# Texto fornecido
Os três esportistas relatam as dificuldades de se morar no Complexo, mas nenhum deles vê o território onde nasceram e cresceram como algo ruim. O judô fez com que eles desenvolvessem um sentimento de orgulho de suas origens e a vontade de querer transformar a terra que os abriga há tanto tempo. A partir do contato com o mundo externo ao Complexo, eles viram a potencialidade das comunidades periféricas. Atualmente, Mateus e Welison continuam a construção do legado iniciado pela sensei Silvana e Ryan compete para entrar na seleção brasileira para as olimpíadas de 2024. Se conseguir, será o atleta mais jovem de toda seleção. O que os faz acordar todos os dias e escolher ir à luta por uma sociedade mais justa e igualitária, em vez de entrar para o tráfico e corroborar a violência presente nas comunidades, não é somente o esporte, mas toda a compreensão de vida e conhecimento de mundo que o judô proporcionou a eles. Não somente uma ampliação sobre suas identidades se formou no esporte, como também uma família foi gerada. Mateus, Welison e Ryan não são apenas amigos, são irmãos, companheiros de luta e sobreviventes de uma realidade brutal que permanece nas regiões periféricas do Rio de Janeiro.

# Dados registrados
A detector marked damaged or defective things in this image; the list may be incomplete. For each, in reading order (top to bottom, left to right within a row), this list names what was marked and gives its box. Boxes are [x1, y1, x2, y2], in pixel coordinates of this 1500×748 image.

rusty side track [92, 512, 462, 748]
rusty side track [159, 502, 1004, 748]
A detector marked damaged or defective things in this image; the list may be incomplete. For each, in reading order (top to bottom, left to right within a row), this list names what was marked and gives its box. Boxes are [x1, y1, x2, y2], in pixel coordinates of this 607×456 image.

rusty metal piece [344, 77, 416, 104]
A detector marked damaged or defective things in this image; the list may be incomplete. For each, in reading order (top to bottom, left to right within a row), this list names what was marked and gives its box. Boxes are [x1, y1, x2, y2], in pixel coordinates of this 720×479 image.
---
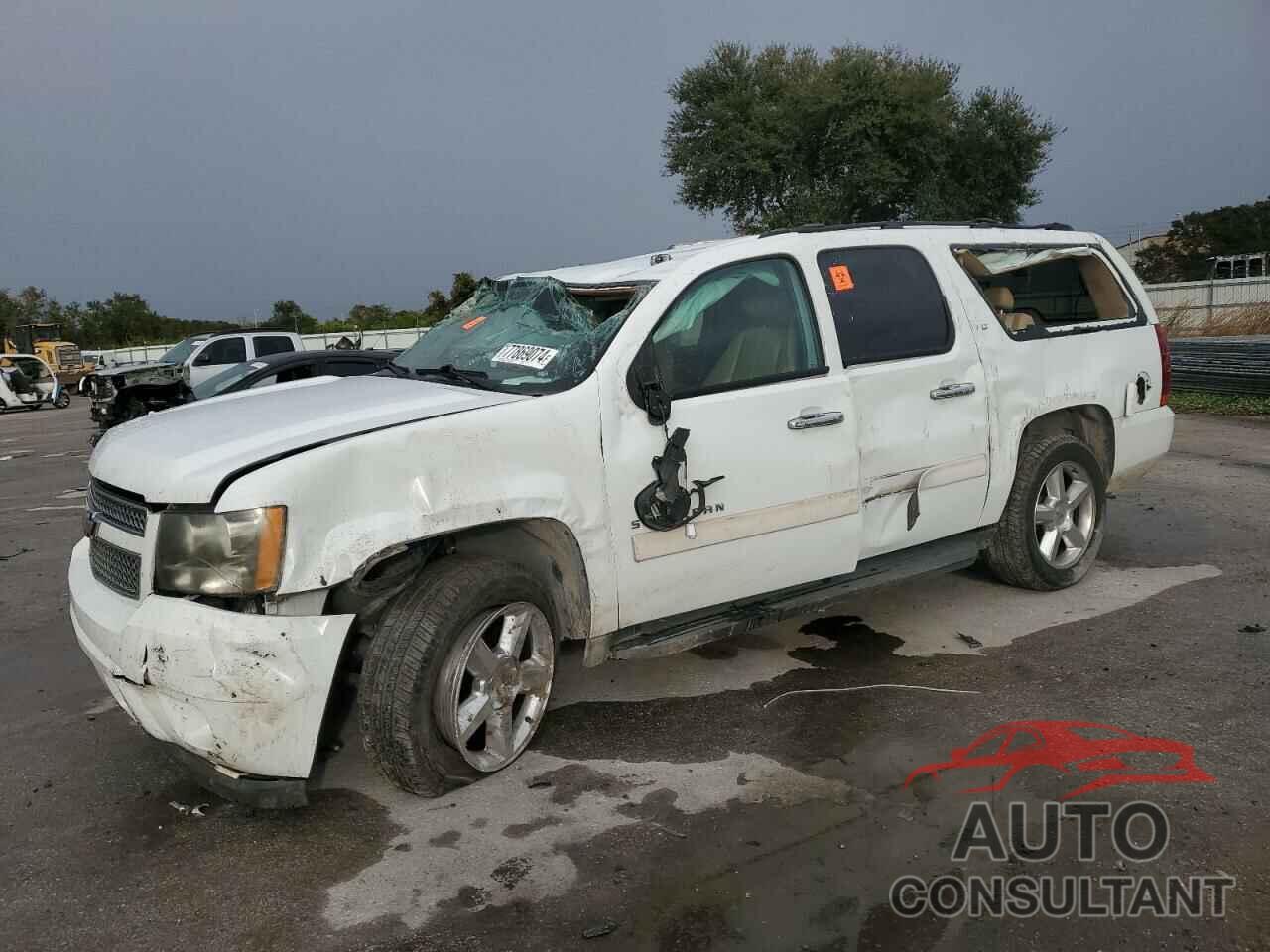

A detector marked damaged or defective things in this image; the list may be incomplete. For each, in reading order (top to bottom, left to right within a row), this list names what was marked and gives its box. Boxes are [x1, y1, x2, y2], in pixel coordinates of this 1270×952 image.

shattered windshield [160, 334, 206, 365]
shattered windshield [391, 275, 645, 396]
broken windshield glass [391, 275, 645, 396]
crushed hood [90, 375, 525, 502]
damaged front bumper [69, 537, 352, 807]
--
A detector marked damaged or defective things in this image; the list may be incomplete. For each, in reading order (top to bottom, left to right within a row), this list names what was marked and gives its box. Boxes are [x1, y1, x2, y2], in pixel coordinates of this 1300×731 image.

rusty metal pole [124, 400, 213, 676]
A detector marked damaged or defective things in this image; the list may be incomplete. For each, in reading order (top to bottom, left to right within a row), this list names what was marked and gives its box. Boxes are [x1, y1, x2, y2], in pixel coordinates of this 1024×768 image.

# Instruções
- a) De acordo com o texto sobre os judocas do Complexo, Ryan compete atualmente para conseguir o quê?
- b) Reescreva em forma de lista o parágrafo do texto sobre os judocas do Complexo que começa com "Os três esportistas relatam", mantendo os fatos principais.

# Respostas
- a) Para entrar na seleção brasileira para as olimpíadas de 2024.

- b)
- Os três esportistas relatam as dificuldades de morar no Complexo, mas não veem o lugar onde nasceram e cresceram como algo ruim.
- O judô lhes deu orgulho das origens e vontade de transformar a própria terra.
- O contato com o mundo fora do Complexo mostrou a eles a potencialidade das comunidades periféricas.
- Mateus e Welison continuam o legado iniciado pela sensei Silvana.
- Ryan compete para entrar na seleção brasileira para as olimpíadas de 2024. Se conseguir, será o atleta mais jovem de toda a seleção.
- O que os faz lutar por uma sociedade mais justa, em vez de entrar para o tráfico, é a compreensão de vida e o conhecimento de mundo que o judô lhes proporcionou.
- No esporte, além de ampliarem suas identidades, formaram uma família: são irmãos, companheiros de luta e sobreviventes da realidade brutal das regiões periféricas do Rio de Janeiro.